Thanks so much for participating! We collected a total of 1041 games played. Of these, 882 games had the human player agree with the calculated tempo. In 89 games, the player disagreed with the calculated tempo and gave their own tempo estimation, and 70 games had the player disagree with the tempo without giving their own tempo estimation.
My task now is to examine all these games; my goal is to have "3-agent agreement". For the "agreed with tempo" games, I need to check that I agree that the tempo is good -- this means that the player, me, and the computer all agree on the tempo. For both categories of "disagreed with tempo", I need to figure out what the real tempo should be, then tweak my algorithm so that the computer produces that tempo -- without ruining any of the detected tempos of the "agreed" examples. And if there's any disagreement between me and the player, I'll have to show the specific examples to our resident professor emeritus of music so that he can give a tie-breaking vote. And if he disagrees with both of us... well, there will probably be so few of those games that I can just discuss them individually in a special section of the paper. (I doubt there'll be any of those, though)

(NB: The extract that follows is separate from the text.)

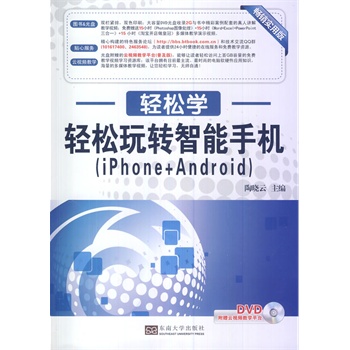 pɌW(xu) pD(zhun)֙C(iPhone+Android)pɌW(xu)(x) ȫ D+P ɫ(w)Փ ҕľW(xu)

A few people asked me privately about getting 100%, so I took a quick glance at the games. The very best game had an average error of 1.25 milliseconds (this was on level 5), while the best game on level 1 had an average error of 12.6 milliseconds. Mathematicians everywhere just winced at my use of the word "average", so let me clarify that those were the RMSE. The mean squared errors were 1.5*10^-6 and 1.5*10^-4, respectively.
Those games were very much the exception, however -- most "great" exercises had an "average" error of 30-40 milliseconds. This is just based on me skimming through a list of hundreds of numbers, though... a detailed (and non-subjective :) analysis will be coming in the next few days.